Other prisoners appearing before Delaware County judges have been able to appear in plain clothes in the past for their preliminary hearings and planning conferences. These prisoners are those who are incarcerated in federal facilities while facing criminal charges in Delaware County. Additionally, some prisoners incarcerated in other Pennsylvania counties will be transported from their “home” prison in civilian clothes, then appear before their Delaware County judge in civilian clothes, and then when finally returned to their prison. “original”. being forced to change into prison clothes as they continue to be incarcerated in their home jail. Thus, there is a precedent for prisoners to appear in plain clothes for their regular court appearances that do not yet involve juries.

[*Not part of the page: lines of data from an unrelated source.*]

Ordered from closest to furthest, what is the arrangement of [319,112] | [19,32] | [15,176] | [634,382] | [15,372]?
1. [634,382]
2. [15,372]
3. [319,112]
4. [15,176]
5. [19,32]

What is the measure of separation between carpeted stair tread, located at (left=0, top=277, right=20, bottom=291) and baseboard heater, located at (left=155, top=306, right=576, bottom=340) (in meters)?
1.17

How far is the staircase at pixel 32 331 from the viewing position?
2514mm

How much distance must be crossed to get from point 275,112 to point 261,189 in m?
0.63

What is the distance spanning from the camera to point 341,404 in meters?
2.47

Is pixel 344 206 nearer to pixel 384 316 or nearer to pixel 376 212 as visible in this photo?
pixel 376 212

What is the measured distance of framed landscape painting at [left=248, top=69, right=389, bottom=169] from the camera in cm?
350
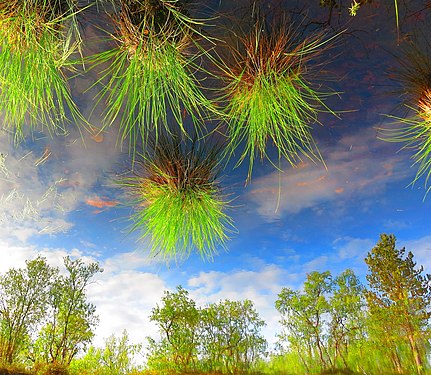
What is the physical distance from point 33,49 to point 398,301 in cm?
1811

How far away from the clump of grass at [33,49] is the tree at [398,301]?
17598 millimetres

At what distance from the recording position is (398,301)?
591 inches

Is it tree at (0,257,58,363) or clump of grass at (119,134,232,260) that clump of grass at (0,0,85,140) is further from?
tree at (0,257,58,363)

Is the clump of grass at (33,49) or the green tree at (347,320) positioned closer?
the clump of grass at (33,49)

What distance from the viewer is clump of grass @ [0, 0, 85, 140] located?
1.08m

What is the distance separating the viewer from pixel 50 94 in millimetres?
1244

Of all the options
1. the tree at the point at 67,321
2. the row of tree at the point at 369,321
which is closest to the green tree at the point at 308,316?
the row of tree at the point at 369,321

The objections to allowing this to happen come down to safety and cost. The argument regarding security is that if prisoners are dressed in civilian clothes while being transported to and from court and then appearing in court, this will increase the possibility of them attempting to escape and if they escape elude and evade authorities by wearing street clothes Clothing. Additionally, there is the perceived risk that it will be easier for plainclothes prisoners to somehow conceal weapons or other contraband in their personal clothing and then use these articles against correctional officers, deputy sheriffs or other members of the community. But no one disputes that prisoners must appear without handcuffs or chains. These same items restrict an individual’s ability to run or move freely and must continue to be used. In addition, when an individual is transferred to a prison, their clothing and personal effects are carefully examined to ensure that any contraband items are separated from their authorized personal effects and that they are not at any time returned to the prisoner. Each time he leaves and returns to the prison after appearing in court, the prisoner may additionally be searched and scanned.

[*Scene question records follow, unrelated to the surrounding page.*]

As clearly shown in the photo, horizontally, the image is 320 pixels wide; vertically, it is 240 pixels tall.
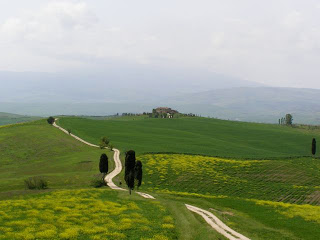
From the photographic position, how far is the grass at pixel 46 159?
229ft

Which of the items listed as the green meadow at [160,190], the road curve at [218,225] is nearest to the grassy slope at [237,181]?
the green meadow at [160,190]

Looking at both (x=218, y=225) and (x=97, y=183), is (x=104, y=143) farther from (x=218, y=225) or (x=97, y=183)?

It will cost more, opponents will say, because it will take prison officers more time to retrieve the prisoner’s civilian clothes from storage, examine the clothes, allow the prisoner to change from their prison clothes to their civilian clothes , then search and scan the prisoner in his civilian clothes. This process should be repeated in reverse when prisoners are returned to the Delaware County Jail. More time means more work for correctional officers and they will have to be paid for that extra time. But this added cost should pay dividends in the form of fostering confidence in the justice system not only by the defendants, but also by members of the community who know these defendants and want to ensure that they receive such fair treatment. as possible through the judicial system. . And that fair treatment should include the ability to appear “on equal footing” with “street” defendants who are free to wear their own civilian clothes during their pre-trial appearances before their judges.
Control of the county jail is currently being transferred from a private contractor, The Geo Group, Inc., to the county government. More so, with prison reform becoming popular, the time has come for this type of change. Such a change will demonstrate quite visibly that the prison supports the concept of its inmates presumed innocent pending trial and that the county supports the concept of its citizens presumed innocent pending trial.
Neil Meyer is a practicing media lawyer.